A large container ship has collided with an Iranian supertanker in the busy Singapore Strait, causing damage to both vessels, but no injuries or oil pollution, the Maritime and Port Authority of Singapore (MPA) says.

It reported on Thursday that the Dream II Very Large Crude Carrier (VLCC), owned by the National Iranian Tanker Company (NITC), and the Swiss-owned MSC Alexandra container ship collided just before midnight on Wednesday about three kilometres southeast of Sebarok Island.

MSC Alexandra said that six empty container boxes fell into the sea and four others fell onto the deck of Dream II.

The MPA reported that before the incident, its Port Operations Control Centre provided traffic information and alerted both ships of the risk of collision.


Damage to the MSC Alexandria
Damage to the MSC Alexandria

Immediately after the collision, the MPA issued navigation broadcast to warn ships about the presence of floating containers in the site, and deployed survey and salvage teams to recover the containers, it added.

“We are… extremely relieved to hear that there has been no loss of life, or pollution caused despite the significant damage to the hull of MSC Alexandra,” Yock Juee Tan, the managing director of MSC Asia, said in a statement.

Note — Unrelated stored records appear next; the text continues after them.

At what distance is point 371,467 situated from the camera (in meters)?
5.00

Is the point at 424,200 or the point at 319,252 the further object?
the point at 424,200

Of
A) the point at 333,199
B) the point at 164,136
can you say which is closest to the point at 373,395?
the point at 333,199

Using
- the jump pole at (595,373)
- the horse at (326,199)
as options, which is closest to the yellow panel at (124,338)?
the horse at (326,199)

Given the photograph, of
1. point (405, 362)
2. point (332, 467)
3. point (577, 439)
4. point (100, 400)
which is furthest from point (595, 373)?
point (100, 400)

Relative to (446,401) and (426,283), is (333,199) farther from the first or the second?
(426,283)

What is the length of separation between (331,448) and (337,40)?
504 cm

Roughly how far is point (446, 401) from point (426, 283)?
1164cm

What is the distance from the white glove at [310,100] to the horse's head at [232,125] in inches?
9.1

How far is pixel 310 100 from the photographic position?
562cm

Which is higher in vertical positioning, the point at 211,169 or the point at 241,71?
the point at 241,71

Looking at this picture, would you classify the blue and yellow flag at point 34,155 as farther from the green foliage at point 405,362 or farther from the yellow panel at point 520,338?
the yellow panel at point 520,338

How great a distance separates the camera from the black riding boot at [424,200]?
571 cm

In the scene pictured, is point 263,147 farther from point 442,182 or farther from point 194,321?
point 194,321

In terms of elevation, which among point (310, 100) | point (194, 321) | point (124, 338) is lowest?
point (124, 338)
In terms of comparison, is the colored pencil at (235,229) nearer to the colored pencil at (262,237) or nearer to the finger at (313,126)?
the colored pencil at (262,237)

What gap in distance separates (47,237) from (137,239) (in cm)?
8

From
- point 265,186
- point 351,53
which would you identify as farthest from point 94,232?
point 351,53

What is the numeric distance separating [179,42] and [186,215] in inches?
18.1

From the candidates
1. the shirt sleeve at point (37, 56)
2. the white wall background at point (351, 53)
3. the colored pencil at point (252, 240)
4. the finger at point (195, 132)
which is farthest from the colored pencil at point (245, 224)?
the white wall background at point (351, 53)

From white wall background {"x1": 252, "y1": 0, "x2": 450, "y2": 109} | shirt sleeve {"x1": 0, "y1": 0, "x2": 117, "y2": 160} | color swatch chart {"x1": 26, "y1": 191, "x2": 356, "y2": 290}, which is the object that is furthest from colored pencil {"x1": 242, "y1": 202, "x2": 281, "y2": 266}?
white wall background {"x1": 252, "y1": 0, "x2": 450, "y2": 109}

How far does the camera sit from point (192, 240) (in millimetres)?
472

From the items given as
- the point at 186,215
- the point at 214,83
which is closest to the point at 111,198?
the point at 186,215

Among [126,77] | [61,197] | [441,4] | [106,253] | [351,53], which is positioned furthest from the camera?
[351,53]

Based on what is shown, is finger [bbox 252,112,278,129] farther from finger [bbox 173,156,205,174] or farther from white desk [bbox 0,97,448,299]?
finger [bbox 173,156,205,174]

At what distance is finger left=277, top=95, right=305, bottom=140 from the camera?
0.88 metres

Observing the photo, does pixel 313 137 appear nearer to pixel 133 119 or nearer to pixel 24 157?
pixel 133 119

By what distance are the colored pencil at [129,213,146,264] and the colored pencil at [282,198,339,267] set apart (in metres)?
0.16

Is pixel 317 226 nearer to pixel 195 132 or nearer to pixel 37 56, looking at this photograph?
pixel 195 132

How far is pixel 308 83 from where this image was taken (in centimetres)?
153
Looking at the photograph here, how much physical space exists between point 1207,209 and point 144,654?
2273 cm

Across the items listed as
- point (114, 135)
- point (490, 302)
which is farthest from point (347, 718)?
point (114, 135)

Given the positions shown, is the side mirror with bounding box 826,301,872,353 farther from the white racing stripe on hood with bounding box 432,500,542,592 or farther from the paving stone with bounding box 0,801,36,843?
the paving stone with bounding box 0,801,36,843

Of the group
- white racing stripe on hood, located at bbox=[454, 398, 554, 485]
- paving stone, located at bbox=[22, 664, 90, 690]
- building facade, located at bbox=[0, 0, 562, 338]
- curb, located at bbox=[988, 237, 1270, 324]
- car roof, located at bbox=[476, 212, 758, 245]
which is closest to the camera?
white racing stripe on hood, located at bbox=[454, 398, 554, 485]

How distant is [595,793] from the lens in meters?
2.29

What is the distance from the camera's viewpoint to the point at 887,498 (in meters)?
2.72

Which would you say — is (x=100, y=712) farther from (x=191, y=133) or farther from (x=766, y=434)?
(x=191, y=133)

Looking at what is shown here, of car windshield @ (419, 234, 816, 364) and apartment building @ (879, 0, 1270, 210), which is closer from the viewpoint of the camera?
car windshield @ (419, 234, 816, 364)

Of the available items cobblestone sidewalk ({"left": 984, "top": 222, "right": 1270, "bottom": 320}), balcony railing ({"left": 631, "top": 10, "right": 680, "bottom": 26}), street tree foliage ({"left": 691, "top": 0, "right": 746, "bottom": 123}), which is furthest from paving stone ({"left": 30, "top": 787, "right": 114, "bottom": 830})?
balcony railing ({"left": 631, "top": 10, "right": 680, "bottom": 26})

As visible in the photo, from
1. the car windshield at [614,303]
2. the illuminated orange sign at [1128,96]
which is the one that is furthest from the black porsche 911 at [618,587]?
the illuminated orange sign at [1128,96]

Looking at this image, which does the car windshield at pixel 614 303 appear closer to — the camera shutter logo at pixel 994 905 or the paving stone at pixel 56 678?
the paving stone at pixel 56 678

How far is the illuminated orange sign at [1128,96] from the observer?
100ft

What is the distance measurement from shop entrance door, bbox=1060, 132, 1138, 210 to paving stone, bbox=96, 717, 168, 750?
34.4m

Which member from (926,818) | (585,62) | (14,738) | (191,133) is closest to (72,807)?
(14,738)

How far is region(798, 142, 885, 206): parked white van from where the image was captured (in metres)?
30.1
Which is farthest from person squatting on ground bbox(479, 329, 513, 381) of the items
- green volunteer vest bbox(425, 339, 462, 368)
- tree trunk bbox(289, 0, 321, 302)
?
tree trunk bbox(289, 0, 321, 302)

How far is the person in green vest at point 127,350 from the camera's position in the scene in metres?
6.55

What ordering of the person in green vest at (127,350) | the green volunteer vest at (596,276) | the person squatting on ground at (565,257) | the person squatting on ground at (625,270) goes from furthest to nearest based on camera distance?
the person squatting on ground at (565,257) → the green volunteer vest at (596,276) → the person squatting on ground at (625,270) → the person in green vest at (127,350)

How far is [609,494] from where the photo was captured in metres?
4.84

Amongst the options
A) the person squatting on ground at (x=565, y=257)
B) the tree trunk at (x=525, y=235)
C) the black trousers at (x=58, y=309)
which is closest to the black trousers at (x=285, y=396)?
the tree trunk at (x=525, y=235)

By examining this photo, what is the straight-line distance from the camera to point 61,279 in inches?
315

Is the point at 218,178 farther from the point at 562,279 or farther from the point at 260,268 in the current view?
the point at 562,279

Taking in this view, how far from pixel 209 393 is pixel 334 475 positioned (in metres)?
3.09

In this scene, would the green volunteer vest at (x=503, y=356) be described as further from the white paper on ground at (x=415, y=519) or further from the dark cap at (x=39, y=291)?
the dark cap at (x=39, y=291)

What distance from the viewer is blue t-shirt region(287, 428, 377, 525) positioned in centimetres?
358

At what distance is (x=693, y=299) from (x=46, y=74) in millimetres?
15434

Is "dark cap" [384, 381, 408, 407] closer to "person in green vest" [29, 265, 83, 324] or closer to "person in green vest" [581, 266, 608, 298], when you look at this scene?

“We are now continuing to work closely with the authorities and salvage teams to ensure containers are safely discharged.”

Both Dream II and MSC Alexandra are in a stable condition and are now safely anchored in Singapore.

Tehran has been seeking to ramp up oil exports following the implementation of last year’s nuclear agreement between Iran and the P5+1 group of countries and the removal of sanctions on January 16.

The lifting of international restrictions against Iran has enabled the NITC to operate more freely and increase shipments of oil cargoes to its top buyers in Asia including China.

Iran and the five permanent members of the United Nations Security Council – the United States, Britain, France, China and Russia – plus Germany clinched the nuclear agreement, known as the Joint Comprehensive Plan of Action (JCPOA), on July 14, 2015.

Under the agreement, all nuclear-related sanctions imposed on Iran by the European Union, the Security Council and the US would be lifted. Iran has, in return, put some limitations on its nuclear activities.